Instructions for the task. Write out every one of the records below word for word, keeping each coordinate, unit and figure unchanged.
* BEGIN *
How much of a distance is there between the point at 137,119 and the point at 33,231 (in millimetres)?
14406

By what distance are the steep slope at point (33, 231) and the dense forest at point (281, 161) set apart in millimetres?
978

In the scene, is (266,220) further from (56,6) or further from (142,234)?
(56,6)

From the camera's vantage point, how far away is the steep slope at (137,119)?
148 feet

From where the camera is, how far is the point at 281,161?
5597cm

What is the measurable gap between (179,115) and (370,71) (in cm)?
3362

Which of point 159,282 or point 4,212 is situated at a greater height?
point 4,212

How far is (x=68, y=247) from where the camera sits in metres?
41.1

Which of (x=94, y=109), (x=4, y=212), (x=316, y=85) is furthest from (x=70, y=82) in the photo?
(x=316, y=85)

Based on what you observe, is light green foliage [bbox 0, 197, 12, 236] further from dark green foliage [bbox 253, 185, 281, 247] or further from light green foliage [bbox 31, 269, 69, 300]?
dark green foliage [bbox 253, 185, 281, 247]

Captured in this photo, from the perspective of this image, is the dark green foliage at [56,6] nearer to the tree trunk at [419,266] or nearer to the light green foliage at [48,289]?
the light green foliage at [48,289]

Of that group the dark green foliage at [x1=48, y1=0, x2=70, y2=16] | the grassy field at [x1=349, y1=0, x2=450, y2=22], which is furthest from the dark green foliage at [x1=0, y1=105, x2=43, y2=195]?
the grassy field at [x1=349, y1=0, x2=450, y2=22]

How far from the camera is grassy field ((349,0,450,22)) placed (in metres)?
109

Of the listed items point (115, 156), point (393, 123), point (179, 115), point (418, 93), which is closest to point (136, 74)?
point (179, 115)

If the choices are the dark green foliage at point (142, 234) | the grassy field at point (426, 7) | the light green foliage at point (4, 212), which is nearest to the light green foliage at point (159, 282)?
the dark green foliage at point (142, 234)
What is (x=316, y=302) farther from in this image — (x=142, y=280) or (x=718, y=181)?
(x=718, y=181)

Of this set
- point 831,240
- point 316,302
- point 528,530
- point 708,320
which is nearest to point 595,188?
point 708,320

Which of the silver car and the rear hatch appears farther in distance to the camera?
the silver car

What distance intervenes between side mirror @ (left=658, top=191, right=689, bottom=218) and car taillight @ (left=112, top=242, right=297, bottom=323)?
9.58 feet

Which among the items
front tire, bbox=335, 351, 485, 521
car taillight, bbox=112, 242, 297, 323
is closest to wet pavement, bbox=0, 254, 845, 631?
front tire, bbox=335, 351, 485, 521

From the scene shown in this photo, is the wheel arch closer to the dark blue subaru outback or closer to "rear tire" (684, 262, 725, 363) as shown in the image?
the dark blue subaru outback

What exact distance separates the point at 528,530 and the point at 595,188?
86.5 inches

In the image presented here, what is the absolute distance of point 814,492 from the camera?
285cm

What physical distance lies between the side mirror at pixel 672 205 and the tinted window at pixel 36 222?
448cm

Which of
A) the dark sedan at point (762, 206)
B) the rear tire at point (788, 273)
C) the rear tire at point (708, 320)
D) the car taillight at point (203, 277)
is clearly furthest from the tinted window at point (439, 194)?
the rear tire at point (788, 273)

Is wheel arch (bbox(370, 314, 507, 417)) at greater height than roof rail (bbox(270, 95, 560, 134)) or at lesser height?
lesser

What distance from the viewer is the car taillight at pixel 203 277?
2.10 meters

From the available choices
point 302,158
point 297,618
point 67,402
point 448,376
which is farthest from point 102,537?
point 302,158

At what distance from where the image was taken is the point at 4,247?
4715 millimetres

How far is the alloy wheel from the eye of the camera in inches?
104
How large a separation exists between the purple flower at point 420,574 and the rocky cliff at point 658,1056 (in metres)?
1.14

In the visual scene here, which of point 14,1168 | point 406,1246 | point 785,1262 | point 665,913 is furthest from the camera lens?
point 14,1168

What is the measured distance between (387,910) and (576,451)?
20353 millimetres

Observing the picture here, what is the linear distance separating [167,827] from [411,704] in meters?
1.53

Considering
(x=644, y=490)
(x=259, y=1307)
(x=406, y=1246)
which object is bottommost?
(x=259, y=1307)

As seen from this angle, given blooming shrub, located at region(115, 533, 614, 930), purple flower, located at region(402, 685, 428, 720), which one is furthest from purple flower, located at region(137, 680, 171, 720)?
* END *
Expected answer.
How much of a distance is there between the point at 137,119 and the point at 33,231 (in millimetres)?
14406

By what distance are the steep slope at point (33, 231) and the dense forest at point (281, 161) set apart in millimetres?
978

In the scene, is (266,220) further from (56,6) or further from (142,234)?
(56,6)

From the camera's vantage point, how far away is the steep slope at (137,119)?
148 feet

From where the camera is, how far is the point at 281,161?
5597cm

What is the measurable gap between (179,115) and (370,71) (in cm)?
3362

Which of point 159,282 or point 4,212 is situated at a greater height?
point 4,212

How far is (x=68, y=247) from where the camera sits in metres?
41.1

Which of (x=94, y=109), (x=4, y=212), (x=316, y=85) is furthest from (x=70, y=82) in the photo?
(x=316, y=85)

Based on what you observe, is light green foliage [bbox 0, 197, 12, 236] further from dark green foliage [bbox 253, 185, 281, 247] or further from light green foliage [bbox 31, 269, 69, 300]?
dark green foliage [bbox 253, 185, 281, 247]

Captured in this photo, from the perspective of this image, is the dark green foliage at [56,6] nearer to the tree trunk at [419,266] or nearer to the light green foliage at [48,289]?
the light green foliage at [48,289]

Of that group the dark green foliage at [x1=48, y1=0, x2=70, y2=16] | the grassy field at [x1=349, y1=0, x2=450, y2=22], which is furthest from the dark green foliage at [x1=0, y1=105, x2=43, y2=195]?
the grassy field at [x1=349, y1=0, x2=450, y2=22]

How far from the camera is grassy field ((349,0,450,22)) placed (in metres)?
109

Of the listed items point (115, 156), point (393, 123), point (179, 115), point (418, 93), which is closest to point (136, 74)?
point (179, 115)

If the choices are the dark green foliage at point (142, 234) | the grassy field at point (426, 7) | the light green foliage at point (4, 212), which is nearest to the light green foliage at point (159, 282)?
the dark green foliage at point (142, 234)
What is (x=316, y=302) farther from in this image — (x=142, y=280) or (x=718, y=181)?
(x=718, y=181)

Of this set
- point 831,240
- point 316,302
- point 528,530
- point 708,320
which is nearest to point 595,188?
point 708,320

Which of the silver car and the rear hatch appears farther in distance to the camera?
the silver car

What distance intervenes between side mirror @ (left=658, top=191, right=689, bottom=218) and car taillight @ (left=112, top=242, right=297, bottom=323)?
9.58 feet

Which among the items
front tire, bbox=335, 351, 485, 521
car taillight, bbox=112, 242, 297, 323
is closest to wet pavement, bbox=0, 254, 845, 631?
front tire, bbox=335, 351, 485, 521

From the scene shown in this photo, is the wheel arch closer to the dark blue subaru outback or closer to "rear tire" (684, 262, 725, 363) as shown in the image?
the dark blue subaru outback

What exact distance separates the point at 528,530 and the point at 595,188?
86.5 inches

In the image presented here, what is the absolute distance of point 814,492 from the camera?
285cm

What physical distance lies between the side mirror at pixel 672 205 and the tinted window at pixel 36 222?
448cm

Which of
A) the dark sedan at point (762, 206)
B) the rear tire at point (788, 273)
C) the rear tire at point (708, 320)
D) the car taillight at point (203, 277)
is clearly furthest from the tinted window at point (439, 194)?
the rear tire at point (788, 273)

Is wheel arch (bbox(370, 314, 507, 417)) at greater height than roof rail (bbox(270, 95, 560, 134)) or at lesser height?
lesser

What distance from the viewer is the car taillight at pixel 203 277?
2.10 meters

From the available choices
point 302,158
point 297,618
point 67,402
point 448,376
which is farthest from point 102,537?
point 302,158

At what distance from where the image was taken is the point at 4,247?
4715 millimetres

How far is the alloy wheel from the eye of the camera in inches?
104
How large a separation exists between the purple flower at point 420,574 and the rocky cliff at point 658,1056 (in metres)?
1.14

In the visual scene here, which of point 14,1168 | point 406,1246 | point 785,1262 | point 665,913 is furthest from the camera lens?
point 14,1168

What is the measured distance between (387,910) and (576,451)?
20353 millimetres

Observing the picture here, what is the linear distance separating [167,827] from [411,704] in meters?
1.53

Considering
(x=644, y=490)
(x=259, y=1307)
(x=406, y=1246)
which object is bottommost?
(x=259, y=1307)

As seen from this angle, given blooming shrub, located at region(115, 533, 614, 930), purple flower, located at region(402, 685, 428, 720), which one is furthest from purple flower, located at region(137, 680, 171, 720)?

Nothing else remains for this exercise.